Her death from AIDS at age 26 in the early ’80s made her an icon in the same pop cultural tradition as Marilyn Monroe, though you’d never know it now by the way people strain to remember her. There’s really no mystery as to what drove her from cover girl status to a heroin-addicted state and a painful, lonely demise.
As tonight’s film Gia points out, a home life of abandonment and unfulfilled promises left a psychological scar. An early scene in Gia (8 p.m., HBO) shows the model, played here by the fast-rising Angelina Jolie, yanking out a switchblade and scrawling her name on the front desk of a modeling agency.
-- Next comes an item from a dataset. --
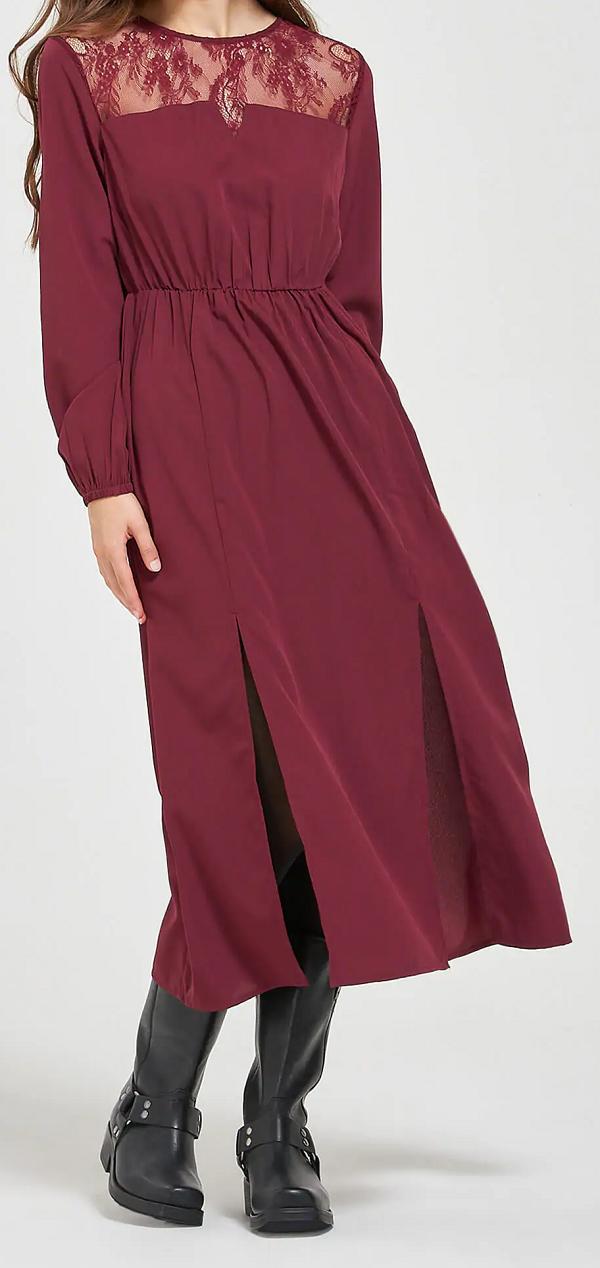 Dámské vínové dlouhé šaty (Vínové šaty s krajkou značky Terranova)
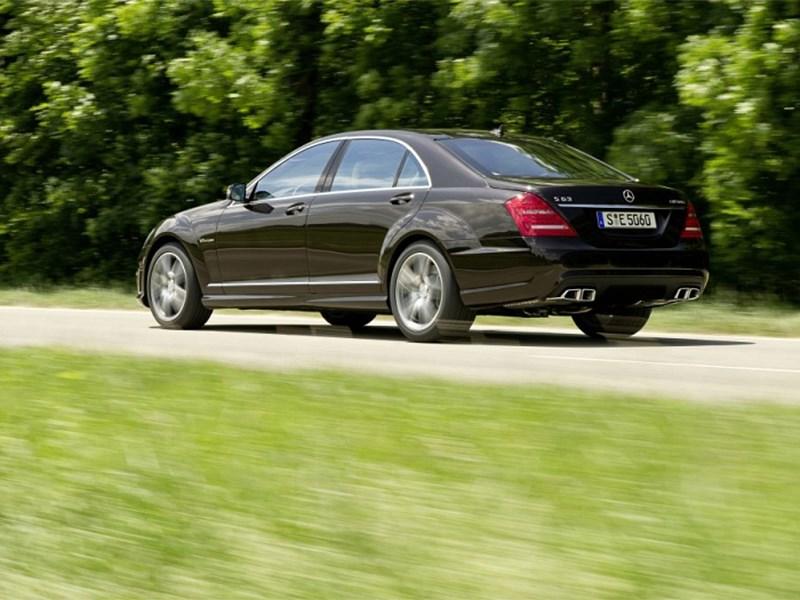Mercedes-Benz S-Klasse 2010 вид сзади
She was ticked that the receptionist treated her like a piece of meat, which was something Carangi, for all her troubles, never was. Her tirades when treated with disrespect were legendary, and much of that had to do with her own insecurity. “Hers was the classic case of needing love but not knowing what it meant to have it,” says Michael Cristofer, who directed and co-wrote Gia. “People ask whether we should care about someone who seemingly had it all and threw it away. But that’s not the case if you look closer at her life. She really had a troubled soul. “It was that troubled soul, Cristofer says, that kept Carangi “under the publicity radar,” partly because the modeling industry didn’t want to deal with one of its own descending into drugs. Although she was one of the most photographed women of the ’70s, Carangi’s name fell from view right around the time she died.
“That alone was reason enough to do this film,” Cristofer says. Documentary-style interviews with actors playing the people who supposedly knew her, including photographers, lovers and her mother, lend insight about her psyche. But Gia, which also stars Faye Dunaway as the head of a modeling agency and Mercedes Ruehl as Carangi’s mother, gets most of its dramatic life from Jolie’s often arresting performance. She portrays Carangi with a mixture of girlish wonder and dark tics, giving her the right texture of anger during her rise and understated emotion for her fall.
Jolie, who bagged Golden Globe and CableAce honors for her performance in Wallace, claims to have had severe reservations about playing a model who self-destructs, because it played havoc with her own demons. The daughter of Oscar winner Jon Voight, Jolie experienced her share of self-hate and drugs, of getting into a cutthroat business at a young age, of nearly throwing everything out the window. “I could have easily been Gia,” she says.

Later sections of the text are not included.